By Mark T. Amoguis, Researcher
Manufacturing output eased further in November, the government reported this morning.
Preliminary results of the Philippine Statistics Authority’s (PSA) latest Monthly Integrated Survey of Selected Industries, showed factory output — as measured by volume of production index — increased by 1.0% year on year in November, slower than October’s revised 3.6% but a reversal from last year’s 10.1% decline.
So far, this was the slowest reading for 2018.
The PSA attributed November’s increase to double-digit gains in textiles (45.8%), miscellaneous manufactures (25.6%), petroleum products (22.0%), tobacco products (21.1%), paper and paper products (15.0%), beverages (11.7%), and electrical machinery (11.0%).
Factory output volume averaged 10.1% in the 11 months to November, higher than the 0.8% recorded in last year’s comparative period.

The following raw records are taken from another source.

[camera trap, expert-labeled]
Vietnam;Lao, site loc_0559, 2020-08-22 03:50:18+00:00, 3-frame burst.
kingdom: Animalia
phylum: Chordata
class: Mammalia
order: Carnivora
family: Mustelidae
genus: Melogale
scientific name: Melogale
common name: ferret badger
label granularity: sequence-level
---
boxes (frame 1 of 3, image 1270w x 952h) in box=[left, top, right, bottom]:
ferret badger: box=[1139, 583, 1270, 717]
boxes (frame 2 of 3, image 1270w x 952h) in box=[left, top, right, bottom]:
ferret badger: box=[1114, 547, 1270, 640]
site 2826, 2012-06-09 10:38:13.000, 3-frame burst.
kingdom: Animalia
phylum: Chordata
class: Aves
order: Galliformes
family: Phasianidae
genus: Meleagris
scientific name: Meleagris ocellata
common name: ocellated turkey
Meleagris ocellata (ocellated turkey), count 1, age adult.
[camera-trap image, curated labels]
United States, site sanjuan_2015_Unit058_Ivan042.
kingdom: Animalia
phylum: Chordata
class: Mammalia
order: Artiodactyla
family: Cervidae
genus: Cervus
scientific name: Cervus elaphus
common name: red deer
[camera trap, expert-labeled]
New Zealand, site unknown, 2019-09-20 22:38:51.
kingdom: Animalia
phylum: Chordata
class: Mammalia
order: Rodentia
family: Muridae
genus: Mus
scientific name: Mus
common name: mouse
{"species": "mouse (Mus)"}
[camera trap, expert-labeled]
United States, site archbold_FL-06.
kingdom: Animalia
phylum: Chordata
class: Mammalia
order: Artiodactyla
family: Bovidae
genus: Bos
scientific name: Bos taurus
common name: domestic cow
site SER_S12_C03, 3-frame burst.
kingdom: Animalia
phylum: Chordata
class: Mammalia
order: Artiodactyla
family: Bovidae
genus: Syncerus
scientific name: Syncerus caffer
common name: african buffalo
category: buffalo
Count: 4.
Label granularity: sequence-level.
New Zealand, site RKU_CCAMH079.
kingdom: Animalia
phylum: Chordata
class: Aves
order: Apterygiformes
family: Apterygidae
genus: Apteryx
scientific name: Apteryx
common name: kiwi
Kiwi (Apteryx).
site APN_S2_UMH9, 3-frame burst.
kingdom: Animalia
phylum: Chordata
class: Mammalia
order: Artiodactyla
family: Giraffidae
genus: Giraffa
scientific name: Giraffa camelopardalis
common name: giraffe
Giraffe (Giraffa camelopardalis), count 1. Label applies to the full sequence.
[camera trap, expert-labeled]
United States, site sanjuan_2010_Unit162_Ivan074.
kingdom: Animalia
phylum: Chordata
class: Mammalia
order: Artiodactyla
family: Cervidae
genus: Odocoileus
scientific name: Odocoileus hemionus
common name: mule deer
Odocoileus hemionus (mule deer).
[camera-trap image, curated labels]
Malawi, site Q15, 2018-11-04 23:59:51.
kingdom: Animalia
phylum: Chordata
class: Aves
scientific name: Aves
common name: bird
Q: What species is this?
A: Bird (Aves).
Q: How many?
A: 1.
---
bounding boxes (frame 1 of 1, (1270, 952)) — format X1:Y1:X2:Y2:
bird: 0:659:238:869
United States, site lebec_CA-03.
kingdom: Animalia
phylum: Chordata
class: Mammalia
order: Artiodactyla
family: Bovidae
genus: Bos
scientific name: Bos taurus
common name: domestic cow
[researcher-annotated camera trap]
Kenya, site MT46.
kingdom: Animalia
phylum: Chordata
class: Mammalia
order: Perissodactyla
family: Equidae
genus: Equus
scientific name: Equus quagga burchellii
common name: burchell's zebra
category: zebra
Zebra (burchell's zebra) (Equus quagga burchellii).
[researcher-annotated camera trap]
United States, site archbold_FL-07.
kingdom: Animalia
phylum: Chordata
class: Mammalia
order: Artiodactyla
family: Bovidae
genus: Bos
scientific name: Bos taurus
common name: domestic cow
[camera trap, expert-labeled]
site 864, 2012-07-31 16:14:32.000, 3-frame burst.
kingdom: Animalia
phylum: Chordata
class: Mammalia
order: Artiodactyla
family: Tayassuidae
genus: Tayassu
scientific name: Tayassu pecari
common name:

In comparison, the Nikkei Philippines Manufacturing Purchasing Managers’ Index (PMI) improved that month to 54.2 from October’s 54 but lower than last year’s 54.8, signaling “notable improvement” in the manufacturing sector’s health.
A PMI reading above 50 signals improvement in business conditions from the preceding month, while a score below that point indicates deterioration.
Average capacity utilization — the extent by which industry resources are used in the production of goods — was estimated at 84.3%. Eleven of the 20 sectors registered capacity utilization rates of at least 80%.